CIS has always been informed about its role to educate students about conserving the environment and to empower them to make a change for a better tomorrow. It took the initiative of two grade 10 students in 2011 to research, purchase, install and start-up a biogas plant to find a way to re-use some of the food waste from the school cafeteria. This biogas plant, produced enough fuel to supply the entire staff with tea and coffee on a daily basis. This was affectionately called ´Bio Tea´ and ´Bio Coffee´. The biogas generated was also used to boil potatoes and such vegetables on a regular basis.
Kindly elaborate on the process involved in installing and commissioning the plant. What were the major challenges?
One of the biggest challenges we faced was in the year 2013, the lid of the plant cracked and the unit set up by the students had to be discarded. The lesson was learnt and the school decided to purchase a new plant, using a different design, known as water jacket. For the past 18 months the new plant has been running successfully and provides gas to a single burner in our cafeteria.
What is the return on investment - monetary and otherwise - generated through this plant, i.e. benefits received v/s capital cost incurred?
We were not looking at commercialisation of the biogas plant, ever since its inception. Our approach towards it was just an extension to the initiative started by our students. We wanted to translate the textual learning to a working piece, which would be a testimony to our motive of conserving the environment and using renewable energy. Today the plant serves as a demonstration unit and students regularly visit the plant to learn the process of anaerobic bio-digestion.

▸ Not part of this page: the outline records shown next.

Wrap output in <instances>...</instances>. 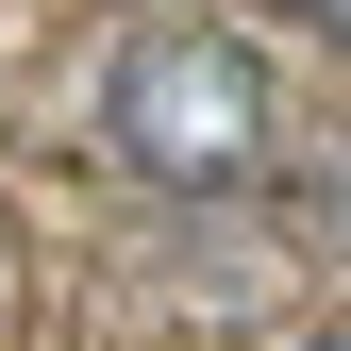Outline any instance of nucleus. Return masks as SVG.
Returning a JSON list of instances; mask_svg holds the SVG:
<instances>
[{
    "label": "nucleus",
    "mask_w": 351,
    "mask_h": 351,
    "mask_svg": "<svg viewBox=\"0 0 351 351\" xmlns=\"http://www.w3.org/2000/svg\"><path fill=\"white\" fill-rule=\"evenodd\" d=\"M285 134V101H268V67L234 51V34H184V17H151L134 51L101 67V151L134 167V184L167 201H217V184H251Z\"/></svg>",
    "instance_id": "nucleus-1"
},
{
    "label": "nucleus",
    "mask_w": 351,
    "mask_h": 351,
    "mask_svg": "<svg viewBox=\"0 0 351 351\" xmlns=\"http://www.w3.org/2000/svg\"><path fill=\"white\" fill-rule=\"evenodd\" d=\"M268 17H335V0H268Z\"/></svg>",
    "instance_id": "nucleus-2"
},
{
    "label": "nucleus",
    "mask_w": 351,
    "mask_h": 351,
    "mask_svg": "<svg viewBox=\"0 0 351 351\" xmlns=\"http://www.w3.org/2000/svg\"><path fill=\"white\" fill-rule=\"evenodd\" d=\"M318 351H335V335H318Z\"/></svg>",
    "instance_id": "nucleus-3"
}]
</instances>
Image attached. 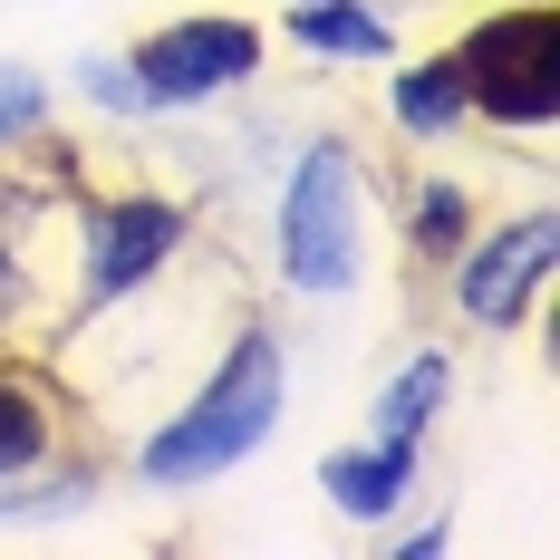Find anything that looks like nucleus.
I'll list each match as a JSON object with an SVG mask.
<instances>
[{
	"mask_svg": "<svg viewBox=\"0 0 560 560\" xmlns=\"http://www.w3.org/2000/svg\"><path fill=\"white\" fill-rule=\"evenodd\" d=\"M174 242H184V213H174V203H145V194H136V203H107L97 232H88V290H97V300L136 290Z\"/></svg>",
	"mask_w": 560,
	"mask_h": 560,
	"instance_id": "6",
	"label": "nucleus"
},
{
	"mask_svg": "<svg viewBox=\"0 0 560 560\" xmlns=\"http://www.w3.org/2000/svg\"><path fill=\"white\" fill-rule=\"evenodd\" d=\"M396 116H406L416 136L454 126V116H464V68H454V58H425V68H406V78H396Z\"/></svg>",
	"mask_w": 560,
	"mask_h": 560,
	"instance_id": "8",
	"label": "nucleus"
},
{
	"mask_svg": "<svg viewBox=\"0 0 560 560\" xmlns=\"http://www.w3.org/2000/svg\"><path fill=\"white\" fill-rule=\"evenodd\" d=\"M464 97L483 116H503V126H551L560 116V20L551 10H493L464 49Z\"/></svg>",
	"mask_w": 560,
	"mask_h": 560,
	"instance_id": "2",
	"label": "nucleus"
},
{
	"mask_svg": "<svg viewBox=\"0 0 560 560\" xmlns=\"http://www.w3.org/2000/svg\"><path fill=\"white\" fill-rule=\"evenodd\" d=\"M416 474V445H368V454H329V493L348 512H387Z\"/></svg>",
	"mask_w": 560,
	"mask_h": 560,
	"instance_id": "7",
	"label": "nucleus"
},
{
	"mask_svg": "<svg viewBox=\"0 0 560 560\" xmlns=\"http://www.w3.org/2000/svg\"><path fill=\"white\" fill-rule=\"evenodd\" d=\"M30 126H39V78L0 68V136H30Z\"/></svg>",
	"mask_w": 560,
	"mask_h": 560,
	"instance_id": "13",
	"label": "nucleus"
},
{
	"mask_svg": "<svg viewBox=\"0 0 560 560\" xmlns=\"http://www.w3.org/2000/svg\"><path fill=\"white\" fill-rule=\"evenodd\" d=\"M252 68H261V30H242V20H184V30H155V39L136 49L145 107H184V97L242 88Z\"/></svg>",
	"mask_w": 560,
	"mask_h": 560,
	"instance_id": "4",
	"label": "nucleus"
},
{
	"mask_svg": "<svg viewBox=\"0 0 560 560\" xmlns=\"http://www.w3.org/2000/svg\"><path fill=\"white\" fill-rule=\"evenodd\" d=\"M290 30H300L310 49H348V58H377V49H387V30H377L358 0H319V10H300Z\"/></svg>",
	"mask_w": 560,
	"mask_h": 560,
	"instance_id": "10",
	"label": "nucleus"
},
{
	"mask_svg": "<svg viewBox=\"0 0 560 560\" xmlns=\"http://www.w3.org/2000/svg\"><path fill=\"white\" fill-rule=\"evenodd\" d=\"M551 213H522V223H503L483 252H464V280H454V300H464V319H483V329H512L522 319V300L541 290V271H551Z\"/></svg>",
	"mask_w": 560,
	"mask_h": 560,
	"instance_id": "5",
	"label": "nucleus"
},
{
	"mask_svg": "<svg viewBox=\"0 0 560 560\" xmlns=\"http://www.w3.org/2000/svg\"><path fill=\"white\" fill-rule=\"evenodd\" d=\"M435 396H445V358H416L387 387V406H377V445H416V425L435 416Z\"/></svg>",
	"mask_w": 560,
	"mask_h": 560,
	"instance_id": "9",
	"label": "nucleus"
},
{
	"mask_svg": "<svg viewBox=\"0 0 560 560\" xmlns=\"http://www.w3.org/2000/svg\"><path fill=\"white\" fill-rule=\"evenodd\" d=\"M416 232H425V252H445L454 232H464V194H454V184H425V203H416Z\"/></svg>",
	"mask_w": 560,
	"mask_h": 560,
	"instance_id": "12",
	"label": "nucleus"
},
{
	"mask_svg": "<svg viewBox=\"0 0 560 560\" xmlns=\"http://www.w3.org/2000/svg\"><path fill=\"white\" fill-rule=\"evenodd\" d=\"M271 416H280V338L252 329L223 368H213V387L145 445V474H155V483H203V474H223V464H242V454L261 445Z\"/></svg>",
	"mask_w": 560,
	"mask_h": 560,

It takes up to two-three kgs of food waste per day and generates gas for about one hour of cooking on a single burner, daily. We are proud of being a 100 per cent food waste recycling school. The school has also got students involved in starting an organic garden, in cooperation with Anadana Farms. We have started producing vegetables such as tomatoes and brinjals (aubergines) as our first crops. We use only ´organic´ methods and most of the garden work is done by our students.
What according to you is the potential of this field in India? What kind of evolution is needed to push this green sector forward?
Biogas is an eco-friendly approach towards the massive energy consumption the world is facing.
It´s an organic way to generate heat and electricity from the waste, which results in the production of biogas.
We need to create more awareness on the benefits of using renewable energy. Efforts from the government to promote the cause are appreciable. However, we need more investments and funds to support it. We still have a long way to go to increase its reach.